Men in balaclavas are again the face of Unionism. Republicanism has spent the past forty years shifting from IRA terrorism to political respectability. Militant Loyalism has not made the same journey. The men in the murals are still making threats.

There has always been an intellectual void at the heart of Unionism. This is in part because the Northern Irish state was created to satisfy Protestant needs. Until the 1970s, jobs were plentiful for Protestants. A form of apartheid kept Catholics in their place.

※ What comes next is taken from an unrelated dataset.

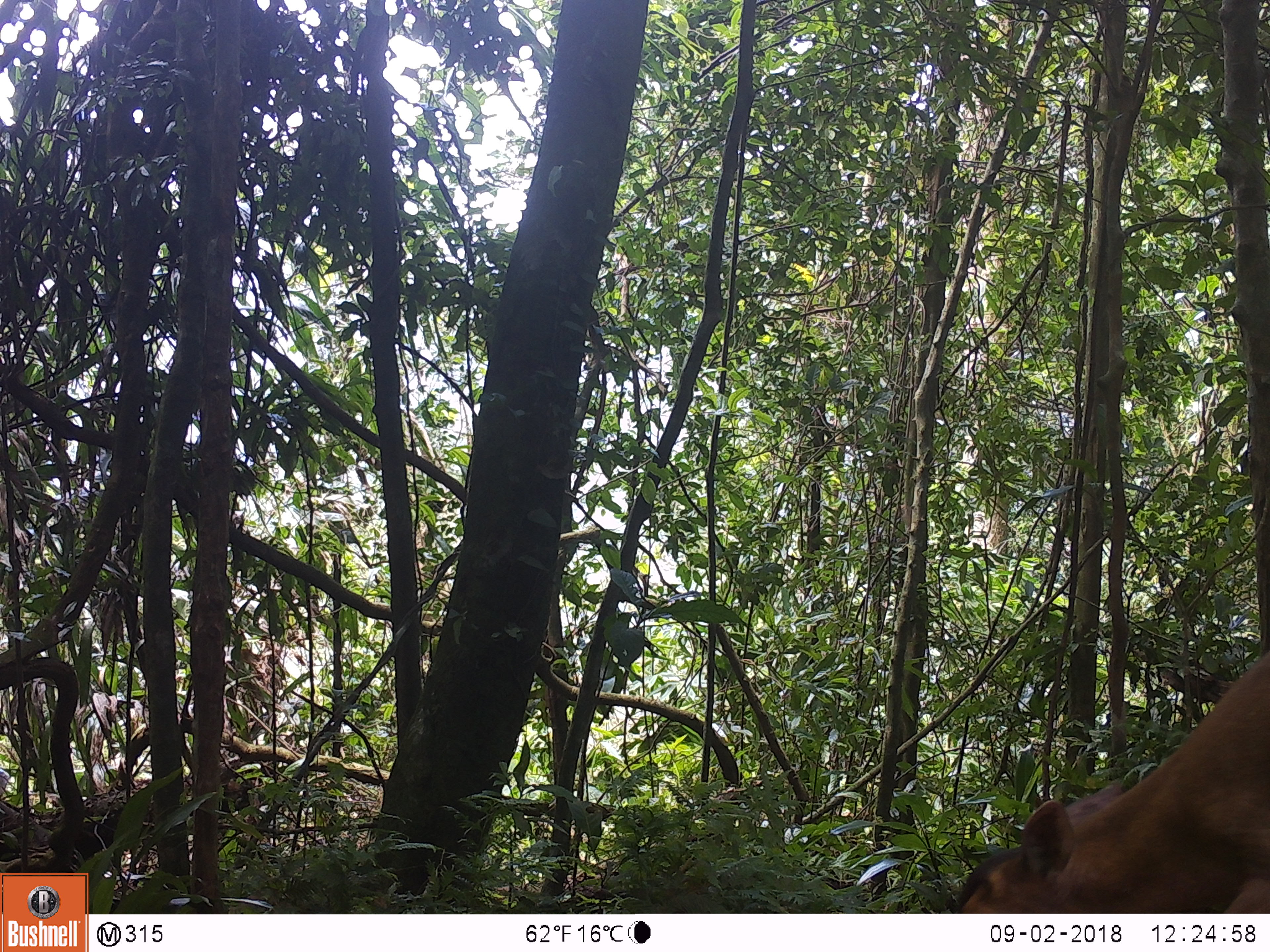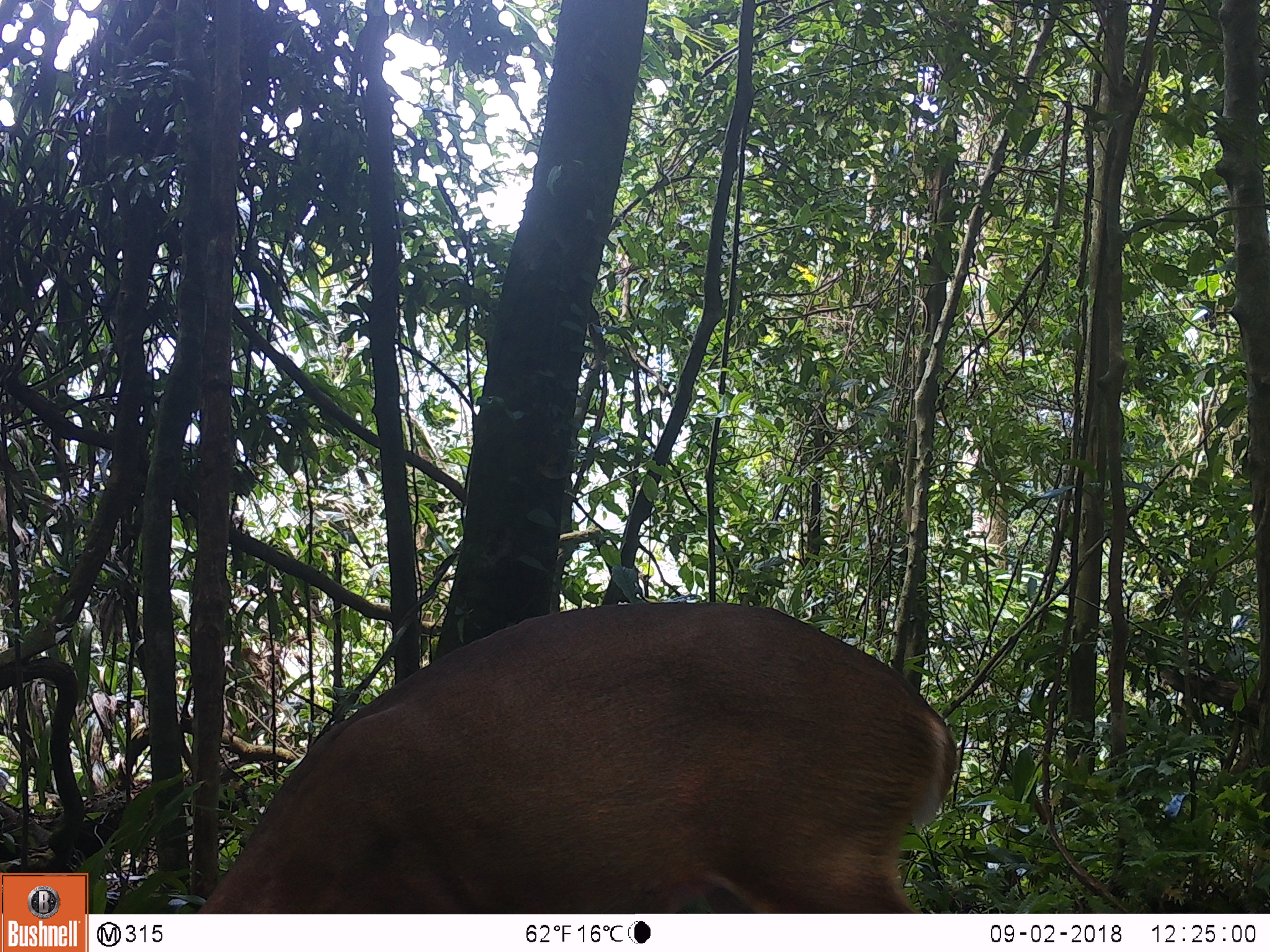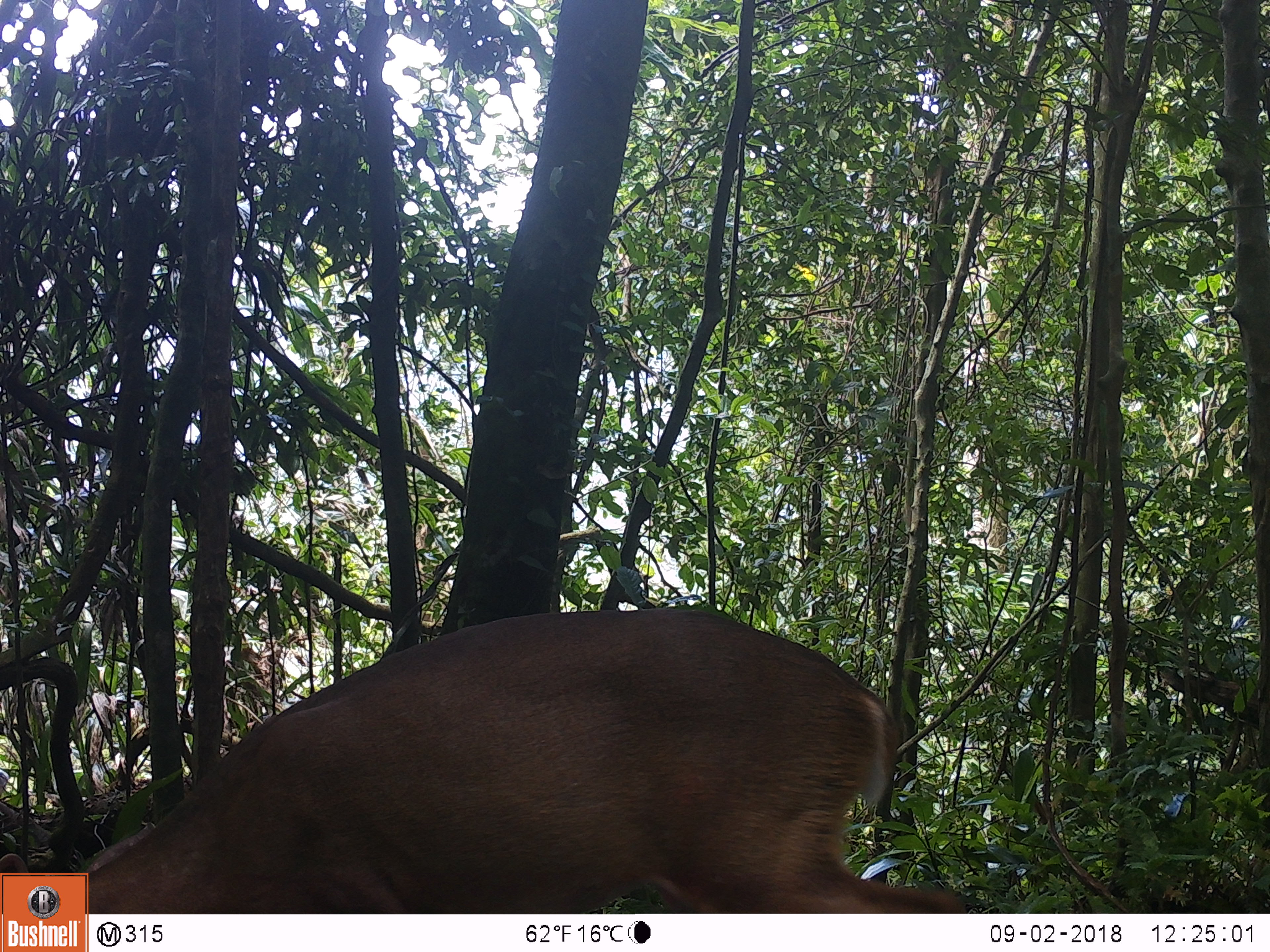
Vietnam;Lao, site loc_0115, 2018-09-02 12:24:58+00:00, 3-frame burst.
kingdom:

The decline of heavy industry affected both sides, but hit the Loyalist communities harder. Education is seen as a route out of the ghetto for Nationalists. Qualifications traditionally had little value among working-class Protestants, who could expect to leave school and move straight into employment. This devalued the need for formal learning. 

Then the jobs dried up.

The legacy of this attitude is still being felt. The group with the lowest exam attainment rate in Northern Ireland is Protestant boys who are entitled to free school meals—one of the most obvious indicators of poverty. Just 47.9 percent of these youngsters achieved A* to C in GCSEs in the latest figures, underperforming their Catholic counterparts by more than 10 percent. Only boys from Roma and traveler backgrounds score lower in the entire UK. Report after report since the millennium has highlighted this problem. 

There are other reasons why youngsters from Loyalist areas are left behind. The grammar school system has a negative impact on the poorest from both communities. Yet Catholic children are more likely to come into contact with higher socio-economic groups through the church and Gaelic Athletic Association activities. Working-class Protestants are ghettoized literally and philosophically. The so-called “Garden Centre Unionists” rarely venture into deprived areas. It is less than a mile from a mural on the Shankill estate that commemorates Stephen “Top Gun” McKeag—a UDA gunman to whom the police attribute at least twelve murders—to Belfast’s trendy Cathedral quarter with its stylish bars and restaurants. It might as well be another planet. The failure of political Unionism is starkly evident to anyone taking this short, twenty-minute walk from a dangerous past, where the lost boys of Protestantism are on the walls and the streets, to a complacent present. 

The DUP in particular has performed badly. It facilitated a form of Brexit that illustrated how quickly Westminster will betray Loyalism. Unionism has left the field clear for Sinn Fein to exert influence at home and abroad, especially in the United States. 

Demographics are not the only reason for the slide towards constitutional instability and the crisis of identity. A lack of creative thinking—and scant concern for the least well off—defines DUP politics. Northern Irish Protestants will have to readjust to life as a minority. That transition has the potential to be explosive. Those who are already the most marginalized are the most menacing. 

Loyalism needs to move away from Orange Order marches. These traditional symbols of dominance are an anachronism. The province’s Protestants deserve a voice, one that will resonate outside their own echo chamber. “Ulster says No,” is no longer an option. The time has come to offer more than balaclavas and flute bands.